======== Text ========

Discount vs. Loyalty Program
Prior to loyalty programs, companies would offer a discount to encourage sales. Discounts are customer neutral, meaning that anyone can redeem them — whether they are a new or existing customer. Intuitively, some customers are worth more to the business than others. However, discounts do not differentiate and are just as easily redeemed by loyal customers as they are by deal seekers.

Now, if an organization applied the same discount via accrued points to loyalty program customers, not only would they ensure a repeat sale, but they would create goodwill and build value in the relationship. The dollars are guaranteed to come back to the business when points are redeemed and even then, not all points will be used.

Accrued Points
The downside to this approach is that is has created a phenomenon of certain customers who like to bank their points for a future big purchase. The impact of this is two-fold if you are a business that tracks the value of your loyalty points in financial statements. First, points are a liability in the accounting sense which makes loyalty marketers concerned about creating too much liability for the organization. And, second, as most organizations’ loyalty programs revolve around a spend-and-get approach, there is a defined equation between revenue generated by loyalty program members and the liability they are able to create through their activity.

It is important to note here that while some organizations don’t track rewards on their financials at all, others have created their own guidelines for doing so as there remains no standard accounting method for tracking and reporting on program-created rewards.

The Flip Side
While loyalty marketers have become sensitive to the balance between revenue and reward, introducing new methodologies to this equation can be seen as challenging, or at worst, a threat. However, a fixation on the spend/liability equation ignores the flip side of the coin — the impact loyal customers have to business operations. To maximize the impact of a loyalty program, marketers should consider how they can maximize the value of customers to their business, further boosting the topline.

========

--- Parts of the exercise ---
- a) Can you copy the loyalty program passage word for word, from "It is important" up to and including "boosting the topline."?
- b) Can you continue the piece on discounts versus loyalty programs, starting right after its last sentence?

======== Recorded information ========

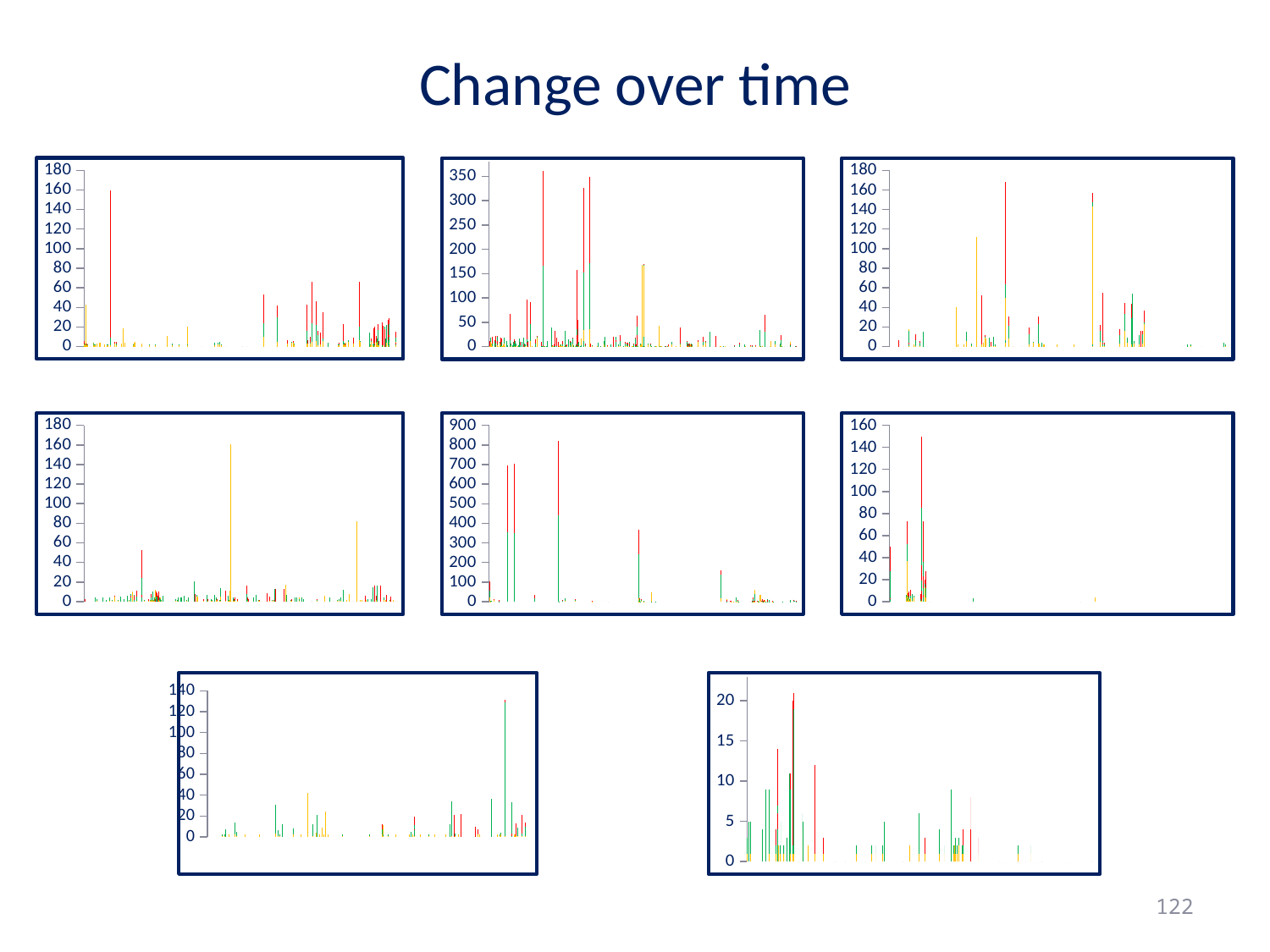
In the bottom-right chart, is the tallest bar greater or less than 15? greater What is the highest value labelled on the y axis of the middle chart in the middle row? 900 In the top-left chart, is the tallest bar greater or less than 140? greater What kind of chart is the top-left chart on the slide? bar chart In the middle-left chart, is the tallest bar greater or less than 140? greater How many charts are shown on the slide? 8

========

--- Results for the exercise ---
- a)
It is important to note here that while some organizations don’t track rewards on their financials at all, others have created their own guidelines for doing so as there remains no standard accounting method for tracking and reporting on program-created rewards.

The Flip Side
While loyalty marketers have become sensitive to the balance between revenue and reward, introducing new methodologies to this equation can be seen as challenging, or at worst, a threat. However, a fixation on the spend/liability equation ignores the flip side of the coin — the impact loyal customers have to business operations. To maximize the impact of a loyalty program, marketers should consider how they can maximize the value of customers to their business, further boosting the topline.

- b)
More to the point, customers are maturing and demanding more from brand relationships. Consider that according to research by Accenture, 51% of U.S. consumers are loyal to brands that interact with them through their preferred channels of communication. Increasingly, that channel of choice is mobile and social. Indeed, as reported by comScore, one of every five minutes of digital media time is spent with social media. Of this, roughly 80 percent is spent on mobile. Given all this, it’s clear that there is a large opportunity to use social media as a mechanism to turn the smartphone into a key component of your loyalty program.

Engagement Loyalty Drives ROI
Bringing it all together, engaging customers in these new channels–enabling them to earn rewards for their brand advocacy–allows loyalty marketers to modernize their programs and focus on the operational, topline value loyal customers bring to the business. By taking a social engagement approach to loyalty marketing, with an emphasis on providing utility and a fair value exchange, brands are able to drive social actions that not only engage customers but also create social proof, earned media, and word-of-mouth that simultaneously serves to grow new customer acquisition.

Moreover, research from brands that have added social media components to their loyalty programs have found that socially connected members buy twice as frequently as non-connected members. And one hotelier with such a program found that its connected members, in a given year, spent 75% more than the average member. They also had 2X more purchases than the average member in the same time period. Companies that track engagement loyalty find that the ROI is just as attributable as with “spend and get” programs.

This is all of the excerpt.